London Borough of Croydon

What is an ordinary watercourse?

An 'ordinary watercourse' is a watercourse that is not part of a main river. This includes rivers, streams, ditches, drains, cuts, culverts, dikes, sluices, sewers (other than public sewers within the meaning of the Water Industry Act 1991) and passages, through which water flows.

Is it an ordinary watercourse? Please contact floodandwater@croydon.gov.uk if you are still unsure whether you are dealing with an ordinary watercourse.

Our responsibility

On the 6th April 2012 the council gained responsibility for consenting works that affect the flow of an ordinary watercourse under the terms of the Flood and Water Management Act 2010, Land Drainage Act 1991 and Water Resources Act 1991.

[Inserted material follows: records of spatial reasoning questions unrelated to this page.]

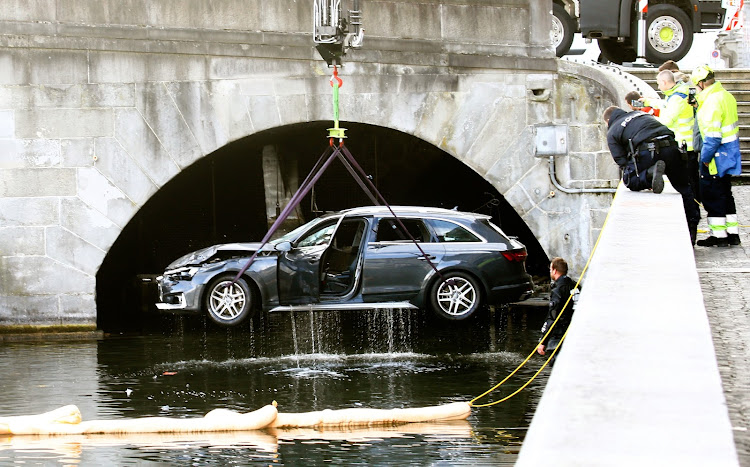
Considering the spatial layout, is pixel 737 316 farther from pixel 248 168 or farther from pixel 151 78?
pixel 248 168

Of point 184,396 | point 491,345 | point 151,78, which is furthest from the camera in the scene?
point 151,78

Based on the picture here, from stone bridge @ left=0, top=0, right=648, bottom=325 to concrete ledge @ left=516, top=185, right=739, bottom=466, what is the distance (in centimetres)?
1068

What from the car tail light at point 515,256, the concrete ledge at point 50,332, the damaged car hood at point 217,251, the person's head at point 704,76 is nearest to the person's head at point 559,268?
the person's head at point 704,76

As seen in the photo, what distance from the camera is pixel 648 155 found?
34.8 feet

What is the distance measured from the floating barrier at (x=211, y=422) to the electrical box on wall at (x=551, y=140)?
24.1 feet

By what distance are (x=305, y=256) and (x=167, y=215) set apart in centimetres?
668

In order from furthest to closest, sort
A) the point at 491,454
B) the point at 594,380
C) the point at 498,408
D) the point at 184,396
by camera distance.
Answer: the point at 184,396 → the point at 498,408 → the point at 491,454 → the point at 594,380

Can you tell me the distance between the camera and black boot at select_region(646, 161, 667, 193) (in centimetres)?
1032

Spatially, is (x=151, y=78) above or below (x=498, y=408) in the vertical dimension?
above

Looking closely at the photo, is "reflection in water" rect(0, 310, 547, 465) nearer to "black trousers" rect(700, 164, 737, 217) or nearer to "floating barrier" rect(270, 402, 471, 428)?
"floating barrier" rect(270, 402, 471, 428)

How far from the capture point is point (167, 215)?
21.8 metres

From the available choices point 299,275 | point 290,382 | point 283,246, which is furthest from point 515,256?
point 290,382

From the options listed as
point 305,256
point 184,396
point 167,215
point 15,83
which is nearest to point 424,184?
point 167,215

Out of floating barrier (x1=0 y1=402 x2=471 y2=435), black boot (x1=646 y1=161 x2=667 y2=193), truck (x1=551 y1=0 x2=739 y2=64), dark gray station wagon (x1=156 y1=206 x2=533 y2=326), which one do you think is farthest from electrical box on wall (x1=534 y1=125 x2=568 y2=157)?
floating barrier (x1=0 y1=402 x2=471 y2=435)
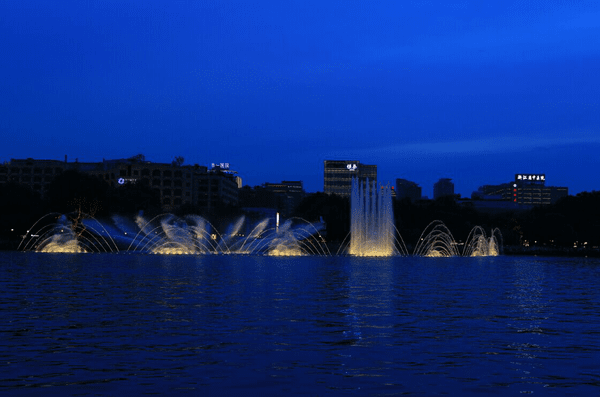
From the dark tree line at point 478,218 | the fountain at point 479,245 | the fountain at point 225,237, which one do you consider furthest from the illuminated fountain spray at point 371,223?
the dark tree line at point 478,218

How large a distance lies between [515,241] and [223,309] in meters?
174

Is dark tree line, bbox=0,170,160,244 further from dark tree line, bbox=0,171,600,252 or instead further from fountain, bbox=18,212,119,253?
fountain, bbox=18,212,119,253

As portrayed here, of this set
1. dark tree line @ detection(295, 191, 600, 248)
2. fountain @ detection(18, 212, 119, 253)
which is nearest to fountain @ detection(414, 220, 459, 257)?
dark tree line @ detection(295, 191, 600, 248)

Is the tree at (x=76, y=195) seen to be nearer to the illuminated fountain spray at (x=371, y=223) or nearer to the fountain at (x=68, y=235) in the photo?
the fountain at (x=68, y=235)

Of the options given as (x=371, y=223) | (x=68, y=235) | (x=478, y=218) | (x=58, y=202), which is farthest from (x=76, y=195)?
(x=478, y=218)

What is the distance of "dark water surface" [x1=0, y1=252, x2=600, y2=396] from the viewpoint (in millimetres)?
15477

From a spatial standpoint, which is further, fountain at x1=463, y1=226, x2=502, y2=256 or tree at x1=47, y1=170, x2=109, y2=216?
fountain at x1=463, y1=226, x2=502, y2=256

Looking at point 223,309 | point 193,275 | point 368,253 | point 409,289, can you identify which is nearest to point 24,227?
point 368,253

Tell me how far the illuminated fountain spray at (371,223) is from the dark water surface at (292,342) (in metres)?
65.0

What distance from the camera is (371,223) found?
4126 inches

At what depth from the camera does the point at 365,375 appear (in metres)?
16.4

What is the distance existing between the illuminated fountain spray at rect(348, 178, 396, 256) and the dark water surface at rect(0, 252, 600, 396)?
6498 centimetres

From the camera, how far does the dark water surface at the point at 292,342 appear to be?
15.5 m

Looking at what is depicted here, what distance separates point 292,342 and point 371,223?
8462 cm
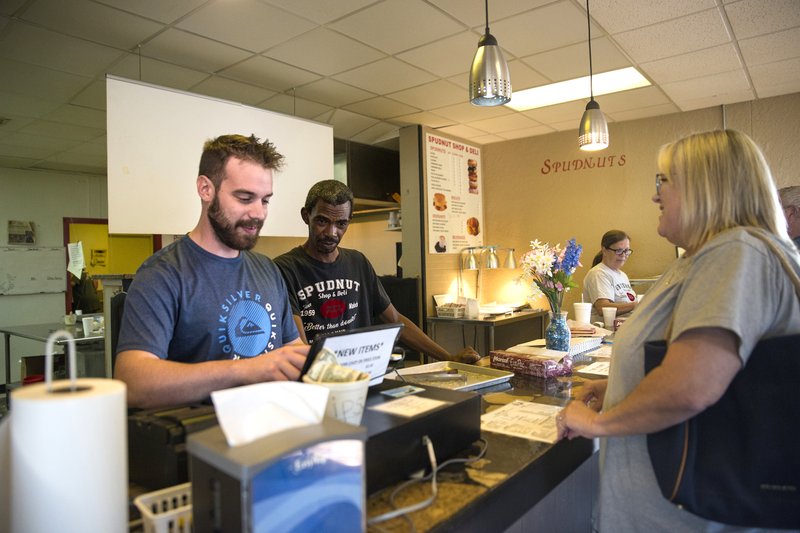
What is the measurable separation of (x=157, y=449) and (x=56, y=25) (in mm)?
2809

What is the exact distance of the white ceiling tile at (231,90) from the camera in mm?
3572

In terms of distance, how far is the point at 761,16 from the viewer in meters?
2.72

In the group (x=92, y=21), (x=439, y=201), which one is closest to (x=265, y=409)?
(x=92, y=21)

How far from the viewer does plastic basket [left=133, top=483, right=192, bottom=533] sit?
724 millimetres

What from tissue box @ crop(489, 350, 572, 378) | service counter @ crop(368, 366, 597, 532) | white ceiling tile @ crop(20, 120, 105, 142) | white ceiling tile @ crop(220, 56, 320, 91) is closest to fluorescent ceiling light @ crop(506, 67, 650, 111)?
white ceiling tile @ crop(220, 56, 320, 91)

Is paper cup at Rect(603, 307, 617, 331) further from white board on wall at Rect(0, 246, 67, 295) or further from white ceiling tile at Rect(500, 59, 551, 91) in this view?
white board on wall at Rect(0, 246, 67, 295)

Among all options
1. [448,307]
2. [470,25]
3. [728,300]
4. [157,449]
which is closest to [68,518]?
[157,449]

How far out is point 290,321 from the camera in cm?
171

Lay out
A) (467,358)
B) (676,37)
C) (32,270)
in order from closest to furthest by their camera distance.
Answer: (467,358)
(676,37)
(32,270)

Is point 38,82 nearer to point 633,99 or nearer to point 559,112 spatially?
point 559,112

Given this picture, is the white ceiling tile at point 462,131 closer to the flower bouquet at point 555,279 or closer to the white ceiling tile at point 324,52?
the white ceiling tile at point 324,52

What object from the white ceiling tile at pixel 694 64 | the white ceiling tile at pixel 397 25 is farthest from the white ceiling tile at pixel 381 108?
the white ceiling tile at pixel 694 64

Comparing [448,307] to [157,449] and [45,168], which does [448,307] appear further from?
[45,168]

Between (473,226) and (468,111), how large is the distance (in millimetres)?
1467
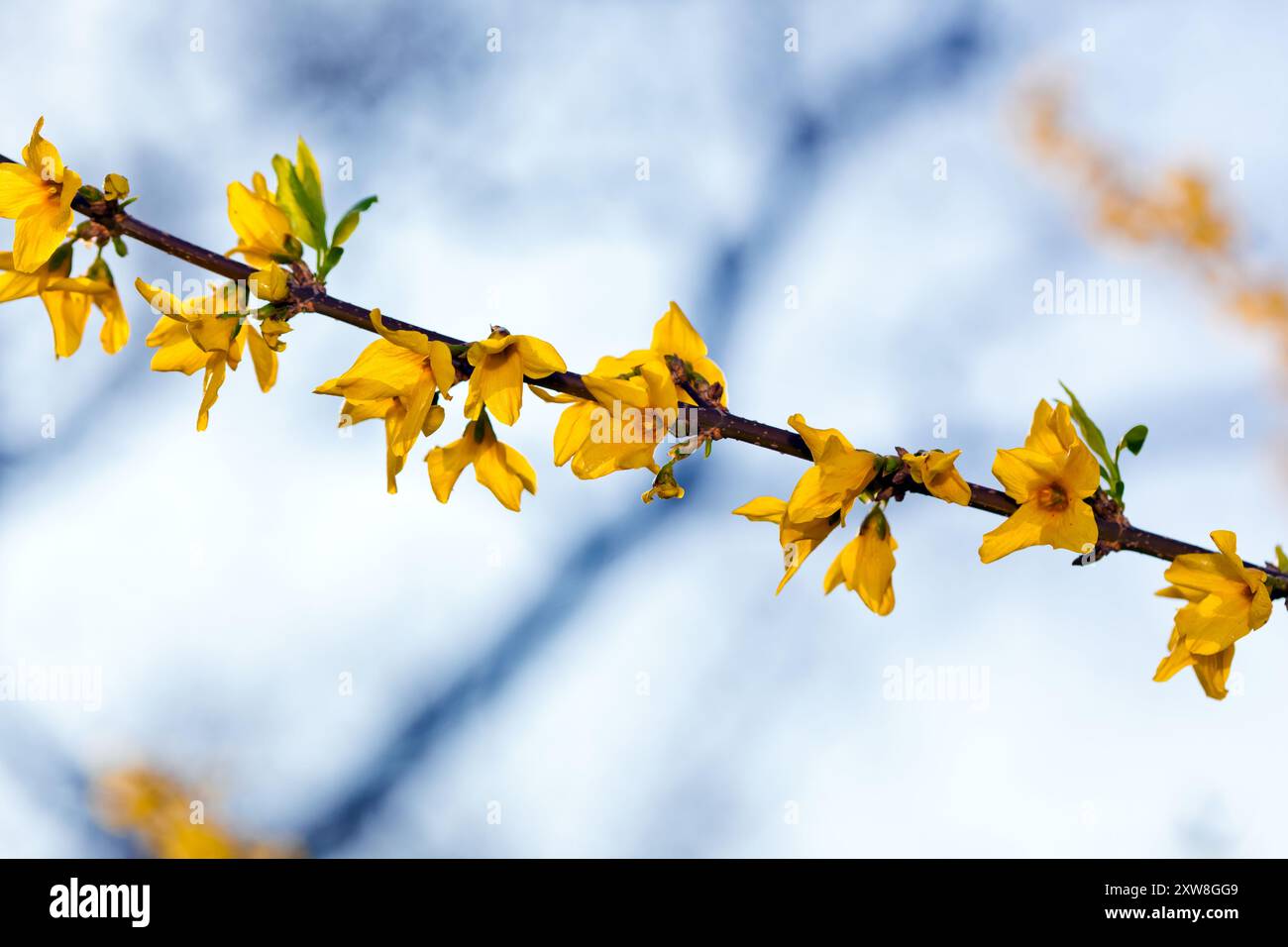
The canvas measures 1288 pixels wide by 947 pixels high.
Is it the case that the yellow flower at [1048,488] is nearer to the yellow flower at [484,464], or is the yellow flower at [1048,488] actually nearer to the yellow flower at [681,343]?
the yellow flower at [681,343]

Regulation of ordinary watercourses consists of two elements:

  • The issuing of consents for any changes to ordinary watercourses that might obstruct or alter the flow of an ordinary watercourse.
  • Enforcement action to rectify unlawful and potentially damaging work to a watercourse.

Working on or near a watercourse

If you intend to carry out work which may affect the flow or storage of water, you need to apply to us for consent, even if you already have planning permission. Approval is also required for any temporary works affecting the watercourse and a method of undertaking will need to be submitted prior to these works commencing.

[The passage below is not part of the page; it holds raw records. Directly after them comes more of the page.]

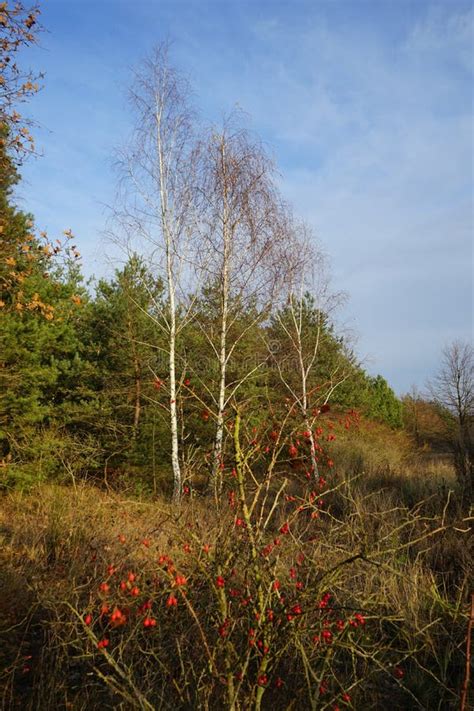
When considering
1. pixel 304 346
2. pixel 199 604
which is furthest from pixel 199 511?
pixel 304 346

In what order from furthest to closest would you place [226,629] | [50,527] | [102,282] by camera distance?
[102,282] < [50,527] < [226,629]

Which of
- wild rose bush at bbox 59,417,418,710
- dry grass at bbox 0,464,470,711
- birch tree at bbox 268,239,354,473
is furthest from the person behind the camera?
birch tree at bbox 268,239,354,473

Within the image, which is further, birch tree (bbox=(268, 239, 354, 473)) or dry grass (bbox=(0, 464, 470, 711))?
birch tree (bbox=(268, 239, 354, 473))

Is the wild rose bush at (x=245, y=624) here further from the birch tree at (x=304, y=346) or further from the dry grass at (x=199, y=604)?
the birch tree at (x=304, y=346)

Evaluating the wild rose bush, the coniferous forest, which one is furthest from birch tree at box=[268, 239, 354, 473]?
the wild rose bush

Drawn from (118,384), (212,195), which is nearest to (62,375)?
(118,384)

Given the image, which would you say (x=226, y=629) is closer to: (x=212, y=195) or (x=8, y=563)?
(x=8, y=563)

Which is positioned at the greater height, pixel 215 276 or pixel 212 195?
pixel 212 195

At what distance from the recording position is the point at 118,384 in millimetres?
12227

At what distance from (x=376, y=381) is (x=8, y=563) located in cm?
2814

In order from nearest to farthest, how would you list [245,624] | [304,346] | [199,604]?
[245,624]
[199,604]
[304,346]

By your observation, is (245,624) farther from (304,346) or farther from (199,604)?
(304,346)

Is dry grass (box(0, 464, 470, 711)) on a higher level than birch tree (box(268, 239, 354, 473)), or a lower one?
lower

If you think you may be doing work around a watercourse, please contact us first to check whether consent is required on floodandwater@croydon.gov.uk

If your work affects a main river, you will need to apply to the Environment Agency for consent.

How much does consent cost?

The application fee is £50 per structure, which should be paid by cheque and posted with the application form which can be downloaded below.

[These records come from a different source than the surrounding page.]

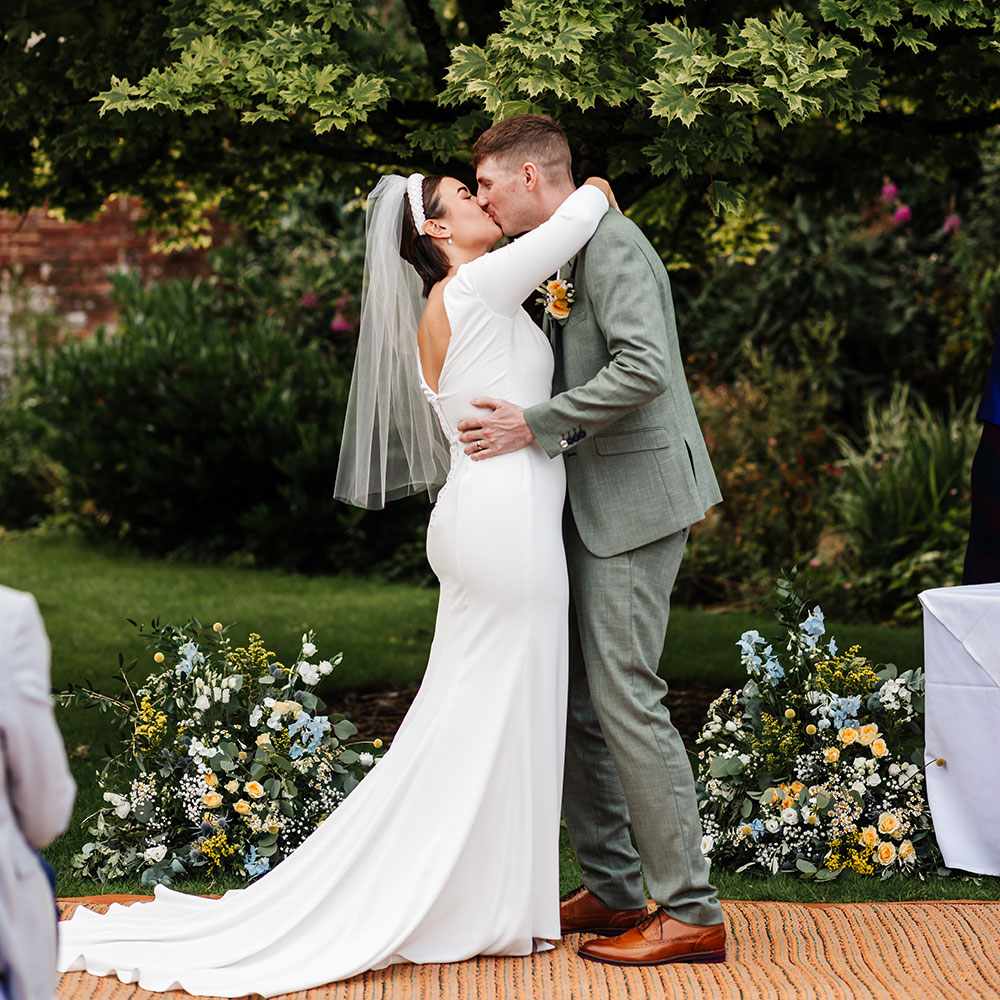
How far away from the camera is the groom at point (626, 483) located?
11.2 ft

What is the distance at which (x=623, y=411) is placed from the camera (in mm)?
3395

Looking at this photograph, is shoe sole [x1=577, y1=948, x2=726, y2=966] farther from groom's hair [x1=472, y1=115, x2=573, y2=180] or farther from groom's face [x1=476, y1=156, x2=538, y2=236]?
groom's hair [x1=472, y1=115, x2=573, y2=180]

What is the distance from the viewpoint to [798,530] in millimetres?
9508

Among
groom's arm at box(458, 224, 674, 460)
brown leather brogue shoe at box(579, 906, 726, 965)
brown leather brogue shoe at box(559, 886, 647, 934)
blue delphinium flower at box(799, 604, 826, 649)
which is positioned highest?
groom's arm at box(458, 224, 674, 460)

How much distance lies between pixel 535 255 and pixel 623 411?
460mm

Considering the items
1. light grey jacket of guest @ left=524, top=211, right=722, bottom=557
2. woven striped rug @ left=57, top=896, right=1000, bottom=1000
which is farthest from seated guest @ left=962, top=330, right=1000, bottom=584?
light grey jacket of guest @ left=524, top=211, right=722, bottom=557

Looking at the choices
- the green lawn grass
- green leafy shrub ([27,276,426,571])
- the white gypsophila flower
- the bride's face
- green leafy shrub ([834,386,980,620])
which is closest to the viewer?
the bride's face

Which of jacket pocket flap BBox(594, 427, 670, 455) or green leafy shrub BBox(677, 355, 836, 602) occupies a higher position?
jacket pocket flap BBox(594, 427, 670, 455)

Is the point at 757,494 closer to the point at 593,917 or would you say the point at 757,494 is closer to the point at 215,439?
the point at 215,439

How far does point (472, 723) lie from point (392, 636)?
4.93 meters

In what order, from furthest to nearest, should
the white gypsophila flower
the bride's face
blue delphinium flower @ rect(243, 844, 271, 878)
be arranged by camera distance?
1. the white gypsophila flower
2. blue delphinium flower @ rect(243, 844, 271, 878)
3. the bride's face

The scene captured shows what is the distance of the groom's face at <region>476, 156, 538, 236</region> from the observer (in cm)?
355

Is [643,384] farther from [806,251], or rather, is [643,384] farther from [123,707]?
[806,251]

Once your application is received with the appropriate fee, we have two months to determine your application. You will receive written confirmation within this period whether consent has been granted or not.

A copy of the cross-sections of consentable activities guidelines can be downloaded below, however each case will be assessed individually.

Failure to obtain consent

Failure to obtain consent prior to carrying out the works may be a criminal offence.

Any person acting in contravention of Section 23 of the Land Drainage Act 1991, may be liable, on conviction, to a fine of up to £5,000, and to a further fine of up to £40 for every day on which the contravention is continued after conviction.

Under Section 24 or of the Land Drainage Act 1991 we have the power (without prejudice to any other criminal proceedings) to take such action as may be necessary to remedy the effect of the contravention or failure to obtain consent, and to recover the expenses reasonably incurred by it in so doing from the person in default.